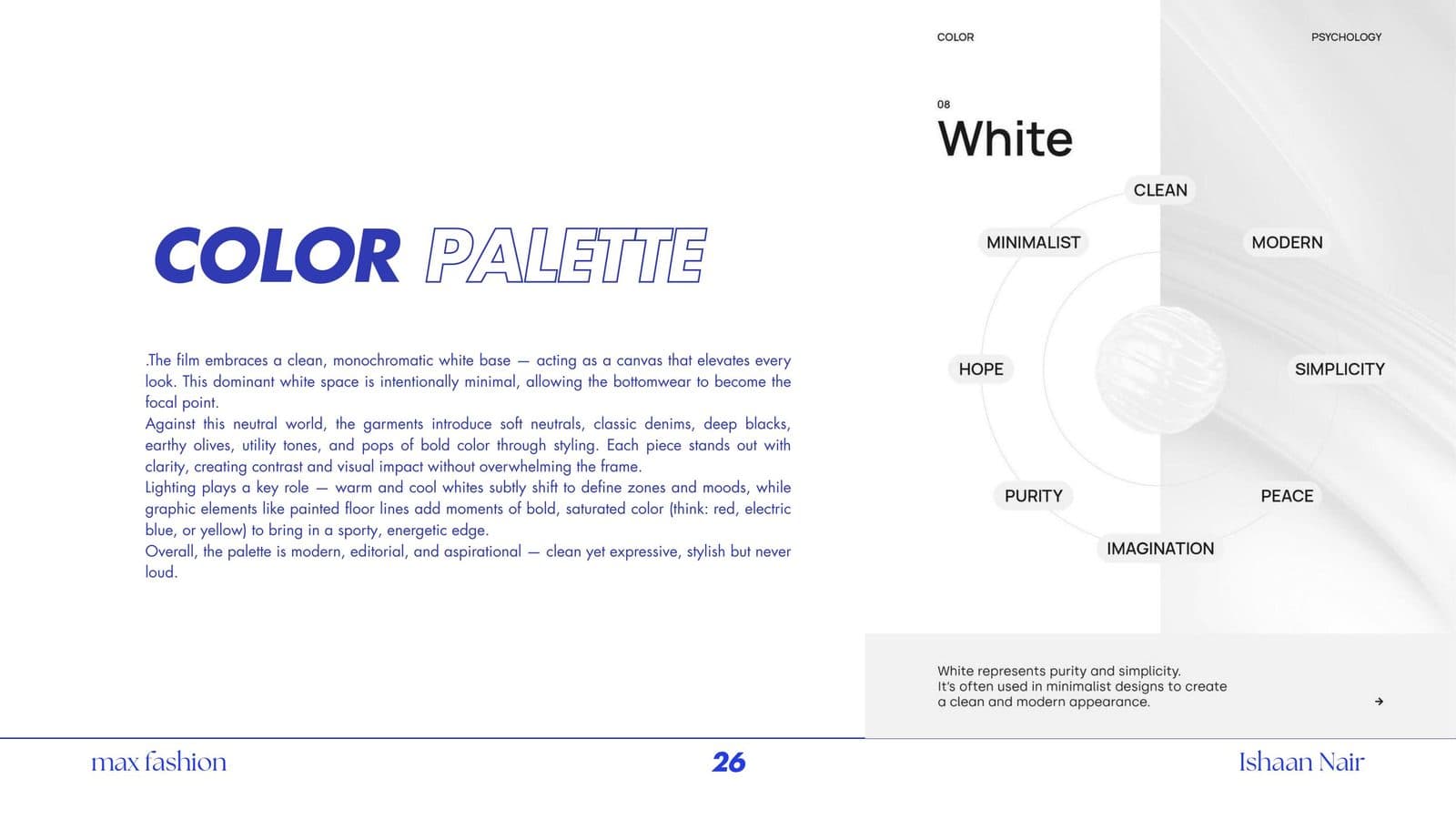 COLOR PALETTE

.The film embraces a clean, monochromatic white base — acting as a canvas that elevates every look. This dominant white space is intentionally minimal, allowing the bottomwear to become the focal point.
Against this neutral world, the garments introduce soft neutrals, classic denims, deep blacks, earthy olives, utility tones, and pops of bold color through styling. Each piece stands out with clarity, creating contrast and visual impact without overwhelming the frame.
Lighting plays a key role — warm and cool whites subtly shift to define zones and moods, while graphic elements like painted floor lines add moments of bold, saturated color (think: red, electric blue, or yellow) to bring in a sporty, energetic edge.
Overall, the palette is modern, editorial, and aspirational — clean yet expressive, stylish but never loud.

COLOR

PSYCHOLOGY

08
White

CLEAN
MINIMALIST
MODERN
HOPE
SIMPLICITY
PURITY
PEACE
IMAGINATION

White represents purity and simplicity.
It's often used in minimalist designs to create a clean and modern appearance.

→

max fashion

26

Ishaan Nair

§ EXERCISE BRIEF:
Exact transcription of the full listing above is required; images do not belong in it.

§ WRITTEN SOLUTION:
 COLOR PALETTE

.The film embraces a clean, monochromatic white base — acting as a canvas that elevates every look. This dominant white space is intentionally minimal, allowing the bottomwear to become the focal point.
Against this neutral world, the garments introduce soft neutrals, classic denims, deep blacks, earthy olives, utility tones, and pops of bold color through styling. Each piece stands out with clarity, creating contrast and visual impact without overwhelming the frame.
Lighting plays a key role — warm and cool whites subtly shift to define zones and moods, while graphic elements like painted floor lines add moments of bold, saturated color (think: red, electric blue, or yellow) to bring in a sporty, energetic edge.
Overall, the palette is modern, editorial, and aspirational — clean yet expressive, stylish but never loud.

COLOR

PSYCHOLOGY

08
White

CLEAN
MINIMALIST
MODERN
HOPE
SIMPLICITY
PURITY
PEACE
IMAGINATION

White represents purity and simplicity.
It's often used in minimalist designs to create a clean and modern appearance.

→

max fashion

26

Ishaan Nair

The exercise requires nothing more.